> Text provided:
Find better hearing when you understand research methodology

It seems every day I read about some new study proving that ‘Brand X is good for your heart’ or ‘Product Y slows down aging’.  We’re taught that clinical research is scientific and therefore truthful; however, not all clinical research is equal.  So the question is – should you believe any of it?

The first question to be asked is: who funded the research?  These days a lot of medical research is funded by companies selling something – pharmaceuticals, medical devices/procedures, miracle cures, you name it.  Right off the bat you’ve got bias, and bias is bad for science.  Let’s say a researcher collects some data about a mood-enhancing medication and reports that 60% of the subjects experienced a 20% improvement in their mood while taking the medication.  That sounds pretty good, right?  Well, what they didn’t report was that the remaining 40% of the subjects experienced a 70% decline in their mood – not so good after all.  Like many things in life, research data can be ‘spun’ to paint the picture the researcher (or funding agency) desires.

The next question to be asked is: was the research published in a peer-reviewed journal?  It’s difficult to spin the data when other, unbiased professionals, are deciding whether your research has met the requirements of ‘good science’ and is worthy of publication.

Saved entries
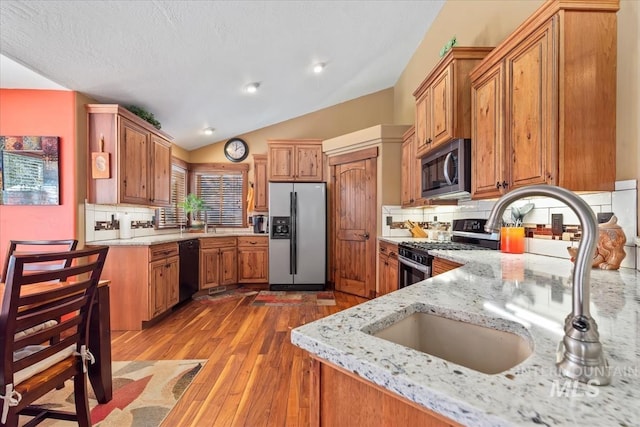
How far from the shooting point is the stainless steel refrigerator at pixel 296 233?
443cm

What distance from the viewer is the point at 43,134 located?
8.61 ft

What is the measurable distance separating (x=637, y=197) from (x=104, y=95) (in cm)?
412

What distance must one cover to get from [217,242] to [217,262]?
0.31 meters

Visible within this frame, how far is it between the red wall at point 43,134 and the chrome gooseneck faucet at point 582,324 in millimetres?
3445

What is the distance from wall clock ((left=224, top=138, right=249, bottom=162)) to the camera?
5227mm

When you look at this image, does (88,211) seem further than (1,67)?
Yes

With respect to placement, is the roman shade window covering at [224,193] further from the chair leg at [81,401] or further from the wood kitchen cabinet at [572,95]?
the wood kitchen cabinet at [572,95]

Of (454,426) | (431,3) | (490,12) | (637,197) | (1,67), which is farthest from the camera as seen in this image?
(431,3)

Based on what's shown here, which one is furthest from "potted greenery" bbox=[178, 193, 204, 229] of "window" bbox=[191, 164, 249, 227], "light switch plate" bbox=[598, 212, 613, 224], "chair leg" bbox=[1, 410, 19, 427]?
"light switch plate" bbox=[598, 212, 613, 224]

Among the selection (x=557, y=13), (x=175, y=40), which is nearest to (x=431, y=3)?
(x=557, y=13)

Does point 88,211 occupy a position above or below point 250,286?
above

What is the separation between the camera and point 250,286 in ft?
15.3

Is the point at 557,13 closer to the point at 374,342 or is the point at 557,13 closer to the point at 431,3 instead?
the point at 374,342
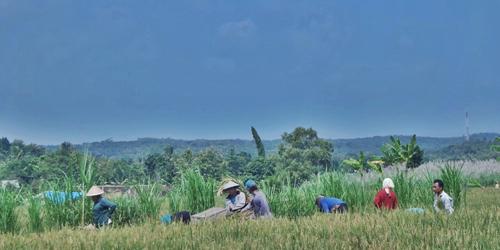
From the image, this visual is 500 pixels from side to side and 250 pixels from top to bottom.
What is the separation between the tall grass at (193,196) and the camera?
51.5ft

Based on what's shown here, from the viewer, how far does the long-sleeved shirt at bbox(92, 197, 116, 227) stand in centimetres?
1345

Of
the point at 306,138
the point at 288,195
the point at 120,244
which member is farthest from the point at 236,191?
the point at 306,138

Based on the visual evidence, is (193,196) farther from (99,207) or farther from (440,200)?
(440,200)

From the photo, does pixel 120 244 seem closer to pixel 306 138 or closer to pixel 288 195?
pixel 288 195

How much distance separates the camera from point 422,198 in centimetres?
1731

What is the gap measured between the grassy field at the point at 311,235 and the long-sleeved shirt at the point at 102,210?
5.69 feet

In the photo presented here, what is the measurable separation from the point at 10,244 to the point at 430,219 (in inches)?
261

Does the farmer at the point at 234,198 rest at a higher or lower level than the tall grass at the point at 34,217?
higher

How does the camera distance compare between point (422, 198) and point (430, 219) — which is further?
point (422, 198)

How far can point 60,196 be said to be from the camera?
45.9 ft

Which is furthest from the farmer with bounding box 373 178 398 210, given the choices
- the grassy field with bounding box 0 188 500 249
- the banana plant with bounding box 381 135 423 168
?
the banana plant with bounding box 381 135 423 168

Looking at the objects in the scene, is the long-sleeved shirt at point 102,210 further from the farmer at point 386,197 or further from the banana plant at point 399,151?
the banana plant at point 399,151

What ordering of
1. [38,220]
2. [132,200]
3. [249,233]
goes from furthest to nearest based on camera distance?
[132,200] → [38,220] → [249,233]

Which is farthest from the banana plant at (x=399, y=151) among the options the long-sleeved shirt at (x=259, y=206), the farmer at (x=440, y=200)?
the long-sleeved shirt at (x=259, y=206)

> Explore the material:
1. List every percentage figure that appears in the research methodology article.
2. Answer from the research methodology article:
(a) What two example claims does the writer say they read about in new studies?
(b) What is the first question the article says should be asked?
(c) In peer review, who decides whether research meets the requirements of "good science"?
3. Continue the research methodology article from where it stops.
You won't need the data for any of this.

> Task-by-task results:
1. 60%, 20%, 40%, 70%

2.
(a) "Brand X is good for your heart" and "Product Y slows down aging"
(b) Who funded the research?
(c) Other, unbiased professionals

3.
So what are the elements of good scientific research?  The fundamental tenants are: use as many test subjects as possible (a large N), draw subjects from a broad range of groups (age, race, gender, education levels, economic levels, etc.), use both a study group and a control group, remove/control all variables possible, ensure that the individuals collecting and analyzing the data aren’t biased towards a particular outcome (which is to say they have been ‘blinded’), ensure findings meet high levels of statistical significance (95%-99%) before reporting them as valid, and report ALL findings – even those that don’t support the initial hypothesis. 

In addition, for clinical findings to be considered scientific fact they must be repeated – preferably by different researchers.  This takes time and funding, and because there are often profits at stake, early research findings are sometimes rushed out the door.  The fact that subsequent studies often contradict one another is proof of this.

The last question to be asked is: what’s the publication citation?  It’s astonishing how many studies are reported in the media with absolutely no reference to the publication citation.  Before I place my professional faith in any clinical research I want to read and assess it myself.